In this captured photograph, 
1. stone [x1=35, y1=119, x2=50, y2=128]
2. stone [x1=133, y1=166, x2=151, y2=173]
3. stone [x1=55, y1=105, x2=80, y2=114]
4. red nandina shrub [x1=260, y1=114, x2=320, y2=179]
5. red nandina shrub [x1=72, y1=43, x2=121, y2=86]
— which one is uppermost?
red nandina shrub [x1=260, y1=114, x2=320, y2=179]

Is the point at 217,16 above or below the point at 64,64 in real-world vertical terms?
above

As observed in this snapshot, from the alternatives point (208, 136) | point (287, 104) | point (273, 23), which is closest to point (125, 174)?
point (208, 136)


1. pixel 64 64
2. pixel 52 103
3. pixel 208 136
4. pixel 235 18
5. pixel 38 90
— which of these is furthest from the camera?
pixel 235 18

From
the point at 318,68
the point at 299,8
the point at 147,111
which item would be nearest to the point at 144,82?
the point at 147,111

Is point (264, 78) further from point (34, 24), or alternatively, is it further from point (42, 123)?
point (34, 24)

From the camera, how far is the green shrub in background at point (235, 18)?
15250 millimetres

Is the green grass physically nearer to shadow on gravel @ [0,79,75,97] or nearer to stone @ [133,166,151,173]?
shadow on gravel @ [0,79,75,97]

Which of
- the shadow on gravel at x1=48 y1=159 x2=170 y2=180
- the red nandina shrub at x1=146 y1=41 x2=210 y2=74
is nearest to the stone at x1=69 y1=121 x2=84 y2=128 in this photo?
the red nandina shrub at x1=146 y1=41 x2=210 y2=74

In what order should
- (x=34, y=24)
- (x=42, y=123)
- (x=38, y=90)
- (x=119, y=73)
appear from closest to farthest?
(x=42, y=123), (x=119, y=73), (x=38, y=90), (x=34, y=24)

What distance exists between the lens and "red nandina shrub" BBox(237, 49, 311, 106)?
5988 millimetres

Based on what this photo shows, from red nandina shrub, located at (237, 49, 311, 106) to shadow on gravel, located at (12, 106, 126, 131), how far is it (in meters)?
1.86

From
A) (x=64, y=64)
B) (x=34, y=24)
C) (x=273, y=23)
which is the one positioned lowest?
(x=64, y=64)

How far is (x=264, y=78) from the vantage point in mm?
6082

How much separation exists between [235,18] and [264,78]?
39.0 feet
☆ ☆ ☆ ☆ ☆ ☆ ☆
Short problem:
Print the stretch of the records from the line containing "In what order should" through the end of the records, both ends included, repeating each line word for word.

Result of this task:
In what order should
- (x=34, y=24)
- (x=42, y=123)
- (x=38, y=90)
- (x=119, y=73)
appear from closest to farthest?
(x=42, y=123), (x=119, y=73), (x=38, y=90), (x=34, y=24)

What distance exists between the lens and "red nandina shrub" BBox(237, 49, 311, 106)?
5988 millimetres

Based on what this photo shows, from red nandina shrub, located at (237, 49, 311, 106) to shadow on gravel, located at (12, 106, 126, 131), how far is it (in meters)?
1.86

From
A) (x=64, y=64)
B) (x=34, y=24)
C) (x=273, y=23)
which is the one positioned lowest?
(x=64, y=64)

How far is (x=264, y=78) from the vantage point in mm?
6082

How much separation exists between [235,18] and [264,78]?
39.0 feet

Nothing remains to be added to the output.